Assigning Pods to Nodes

You can constrain a Pod so that it is restricted to run on particular node(s), or to prefer to run on particular nodes. There are several ways to do this and the recommended approaches all use label selectors to facilitate the selection. Often, you do not need to set any such constraints; the scheduler will automatically do a reasonable placement (for example, spreading your Pods across nodes so as not place Pods on a node with insufficient free resources). However, there are some circumstances where you may want to control which node the Pod deploys to, for example, to ensure that a Pod ends up on a node with an SSD attached to it, or to co-locate Pods from two different services that communicate a lot into the same availability zone.

You can use any of the following methods to choose where Kubernetes schedules specific Pods:

Node labels

Like many other Kubernetes objects, nodes have labels. You can attach labels manually. Kubernetes also populates a standard set of labels on all nodes in a cluster. See Well-Known Labels, Annotations and Taints for a list of common node labels.

Note: The value of these labels is cloud provider specific and is not guaranteed to be reliable. For example, the value of kubernetes.io/hostname may be the same as the node name in some environments and a different value in other environments.

Node isolation/restriction

Adding labels to nodes allows you to target Pods for scheduling on specific nodes or groups of nodes. You can use this functionality to ensure that specific Pods only run on nodes with certain isolation, security, or regulatory properties.

If you use labels for node isolation, choose label keys that the kubelet cannot modify. This prevents a compromised node from setting those labels on itself so that the scheduler schedules workloads onto the compromised node.

The NodeRestriction admission plugin prevents the kubelet from setting or modifying labels with a node-restriction.kubernetes.io/ prefix.
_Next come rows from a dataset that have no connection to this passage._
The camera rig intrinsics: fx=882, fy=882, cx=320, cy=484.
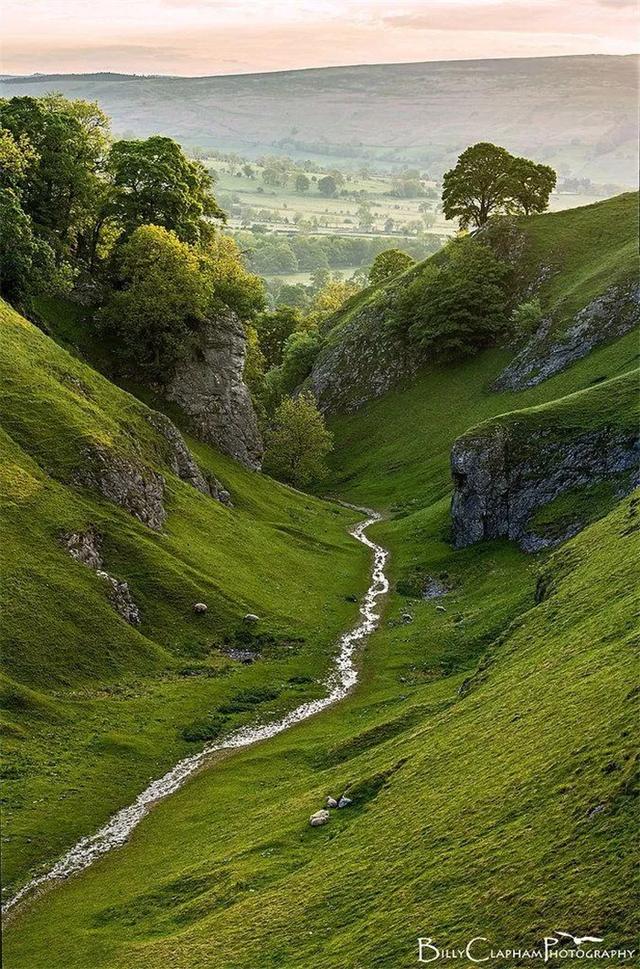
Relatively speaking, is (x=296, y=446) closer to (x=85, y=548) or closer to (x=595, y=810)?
(x=85, y=548)

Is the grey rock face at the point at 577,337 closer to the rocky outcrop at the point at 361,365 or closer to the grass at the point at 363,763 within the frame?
the rocky outcrop at the point at 361,365

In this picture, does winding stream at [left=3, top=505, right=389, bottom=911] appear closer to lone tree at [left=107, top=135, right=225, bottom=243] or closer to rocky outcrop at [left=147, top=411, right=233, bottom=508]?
rocky outcrop at [left=147, top=411, right=233, bottom=508]

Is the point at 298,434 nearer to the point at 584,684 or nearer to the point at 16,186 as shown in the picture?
the point at 16,186

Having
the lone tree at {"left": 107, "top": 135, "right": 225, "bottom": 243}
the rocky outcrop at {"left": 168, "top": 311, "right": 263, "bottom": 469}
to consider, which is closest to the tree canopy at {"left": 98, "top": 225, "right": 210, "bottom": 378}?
the rocky outcrop at {"left": 168, "top": 311, "right": 263, "bottom": 469}

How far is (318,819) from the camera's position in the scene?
3591cm

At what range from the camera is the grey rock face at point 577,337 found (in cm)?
11681

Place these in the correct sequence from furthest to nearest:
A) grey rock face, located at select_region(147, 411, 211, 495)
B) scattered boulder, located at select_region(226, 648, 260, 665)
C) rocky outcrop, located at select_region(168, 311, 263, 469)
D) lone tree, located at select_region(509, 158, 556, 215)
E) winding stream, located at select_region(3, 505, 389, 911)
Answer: lone tree, located at select_region(509, 158, 556, 215) → rocky outcrop, located at select_region(168, 311, 263, 469) → grey rock face, located at select_region(147, 411, 211, 495) → scattered boulder, located at select_region(226, 648, 260, 665) → winding stream, located at select_region(3, 505, 389, 911)

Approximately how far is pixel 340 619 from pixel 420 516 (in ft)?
99.6

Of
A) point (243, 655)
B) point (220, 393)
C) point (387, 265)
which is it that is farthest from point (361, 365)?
point (243, 655)

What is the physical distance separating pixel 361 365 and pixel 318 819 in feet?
410

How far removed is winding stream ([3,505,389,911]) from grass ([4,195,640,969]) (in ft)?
2.83

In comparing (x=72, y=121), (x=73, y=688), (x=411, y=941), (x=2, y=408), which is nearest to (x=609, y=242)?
(x=72, y=121)

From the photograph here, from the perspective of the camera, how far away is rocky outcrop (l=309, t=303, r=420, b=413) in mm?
149750

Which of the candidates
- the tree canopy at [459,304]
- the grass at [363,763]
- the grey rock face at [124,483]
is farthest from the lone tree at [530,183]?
the grey rock face at [124,483]
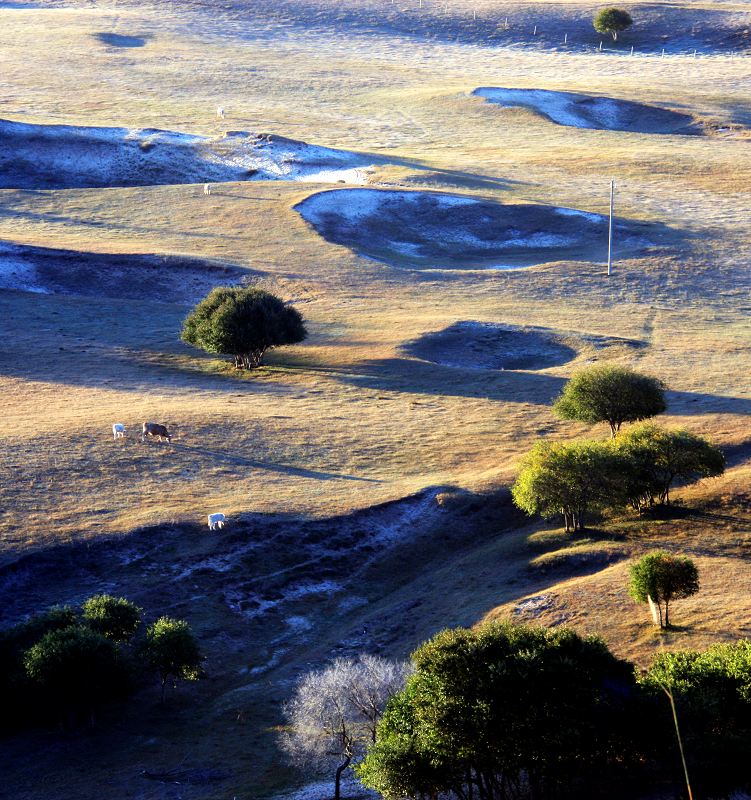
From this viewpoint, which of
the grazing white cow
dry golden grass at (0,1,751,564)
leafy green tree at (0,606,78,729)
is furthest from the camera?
dry golden grass at (0,1,751,564)

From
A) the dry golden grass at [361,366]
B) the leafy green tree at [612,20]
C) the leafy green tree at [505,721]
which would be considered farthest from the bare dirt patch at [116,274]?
the leafy green tree at [612,20]

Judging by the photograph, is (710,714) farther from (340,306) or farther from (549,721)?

To make use of that label prefix for node isolation:

  1. Ensure you are using the Node authorizer and have enabled the NodeRestriction admission plugin.
  2. Add labels with the node-restriction.kubernetes.io/ prefix to your nodes, and use those labels in your node selectors. For example, example.com.node-restriction.kubernetes.io/fips=true or example.com.node-restriction.kubernetes.io/pci-dss=true.

nodeSelector

nodeSelector is the simplest recommended form of node selection constraint. You can add the nodeSelector field to your Pod specification and specify the node labels you want the target node to have. Kubernetes only schedules the Pod onto nodes that have each of the labels you specify.

See Assign Pods to Nodes for more information.

Affinity and anti-affinity

nodeSelector is the simplest way to constrain Pods to nodes with specific labels. Affinity and anti-affinity expands the types of constraints you can define. Some of the benefits of affinity and anti-affinity include:

  • The affinity/anti-affinity language is more expressive. nodeSelector only selects nodes with all the specified labels. Affinity/anti-affinity gives you more control over the selection logic.
  • You can indicate that a rule is soft or preferred, so that the scheduler still schedules the Pod even if it can’t find a matching node.
  • You can constrain a Pod using labels on other Pods running on the node (or other topological domain), instead of just node labels, which allows you to define rules for which Pods can be co-located on a node.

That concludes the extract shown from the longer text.